** EXERCISE AIM **
Present every line of the material below as a numbered list, omitting blank lines. Leave the pictures out of the list.

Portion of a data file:
☆ ☆ ☆ ☆ ☆

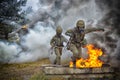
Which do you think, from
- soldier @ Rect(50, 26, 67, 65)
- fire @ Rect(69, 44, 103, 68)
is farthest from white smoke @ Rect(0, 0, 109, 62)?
fire @ Rect(69, 44, 103, 68)

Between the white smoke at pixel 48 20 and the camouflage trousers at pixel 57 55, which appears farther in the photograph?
the white smoke at pixel 48 20

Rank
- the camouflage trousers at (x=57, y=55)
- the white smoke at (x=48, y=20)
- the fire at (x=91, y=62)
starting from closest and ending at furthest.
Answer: the fire at (x=91, y=62), the camouflage trousers at (x=57, y=55), the white smoke at (x=48, y=20)

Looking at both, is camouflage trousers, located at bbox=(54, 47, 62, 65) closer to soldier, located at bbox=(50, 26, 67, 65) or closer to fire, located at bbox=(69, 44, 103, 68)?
soldier, located at bbox=(50, 26, 67, 65)

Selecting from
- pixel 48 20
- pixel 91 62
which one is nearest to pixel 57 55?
pixel 91 62

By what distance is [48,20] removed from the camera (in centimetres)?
2188

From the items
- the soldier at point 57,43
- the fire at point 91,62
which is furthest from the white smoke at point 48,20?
the fire at point 91,62

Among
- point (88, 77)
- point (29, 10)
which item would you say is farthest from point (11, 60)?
point (88, 77)

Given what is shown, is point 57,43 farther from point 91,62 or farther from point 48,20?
point 48,20

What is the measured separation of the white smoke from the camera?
18516mm

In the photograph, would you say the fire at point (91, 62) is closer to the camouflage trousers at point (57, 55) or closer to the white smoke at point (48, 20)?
the camouflage trousers at point (57, 55)

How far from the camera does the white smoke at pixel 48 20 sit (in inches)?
729

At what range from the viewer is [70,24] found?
69.8 ft

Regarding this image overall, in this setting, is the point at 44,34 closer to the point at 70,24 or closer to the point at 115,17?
the point at 70,24

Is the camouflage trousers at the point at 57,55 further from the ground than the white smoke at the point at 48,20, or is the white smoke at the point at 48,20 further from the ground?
the white smoke at the point at 48,20
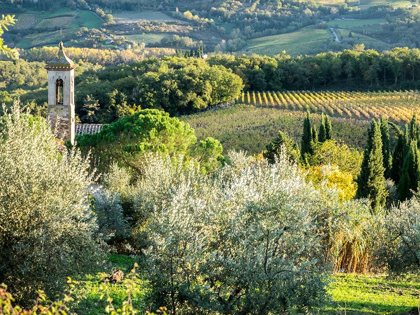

☆ ☆ ☆ ☆ ☆

** WRITTEN RESPONSE **
1. Which do you think, from
2. - soldier @ Rect(50, 26, 67, 65)
3. - fire @ Rect(69, 44, 103, 68)
4. is farthest from white smoke @ Rect(0, 0, 109, 62)?
5. fire @ Rect(69, 44, 103, 68)
6. Between the white smoke at pixel 48 20 and the camouflage trousers at pixel 57 55, which appears farther in the photograph?
7. the white smoke at pixel 48 20
8. Rank
9. - the camouflage trousers at (x=57, y=55)
10. - the white smoke at (x=48, y=20)
11. - the fire at (x=91, y=62)
12. starting from closest and ending at furthest.
13. Answer: the fire at (x=91, y=62), the camouflage trousers at (x=57, y=55), the white smoke at (x=48, y=20)
14. Looking at both, is camouflage trousers, located at bbox=(54, 47, 62, 65) closer to soldier, located at bbox=(50, 26, 67, 65) or closer to fire, located at bbox=(69, 44, 103, 68)?
15. soldier, located at bbox=(50, 26, 67, 65)
16. Selecting from
17. - pixel 48 20
18. - pixel 91 62
19. which one is nearest to pixel 57 55?
20. pixel 91 62
21. By what distance is [48,20] removed from the camera (in centimetres)?
22. 2188
23. From the items
24. - the soldier at point 57,43
25. - the fire at point 91,62
26. which is furthest from the white smoke at point 48,20?
27. the fire at point 91,62
28. Among
29. - point (88, 77)
30. - point (29, 10)
31. which item would you say is farthest from point (11, 60)?
32. point (88, 77)
33. Given what is shown, is point 57,43 farther from point 91,62 or farther from point 48,20?
34. point 48,20
35. What is the measured separation of the white smoke from the camera?
36. 18516mm
37. In the photograph, would you say the fire at point (91, 62) is closer to the camouflage trousers at point (57, 55) or closer to the white smoke at point (48, 20)?
38. the camouflage trousers at point (57, 55)
39. How far from the camera does the white smoke at pixel 48 20 sit (in inches)?
40. 729
41. At what range from the viewer is [70,24] found?
42. 69.8 ft
43. Regarding this image overall, in this setting, is the point at 44,34 closer to the point at 70,24 or closer to the point at 115,17?
44. the point at 70,24
45. Is the camouflage trousers at the point at 57,55 further from the ground than the white smoke at the point at 48,20, or is the white smoke at the point at 48,20 further from the ground?
46. the white smoke at the point at 48,20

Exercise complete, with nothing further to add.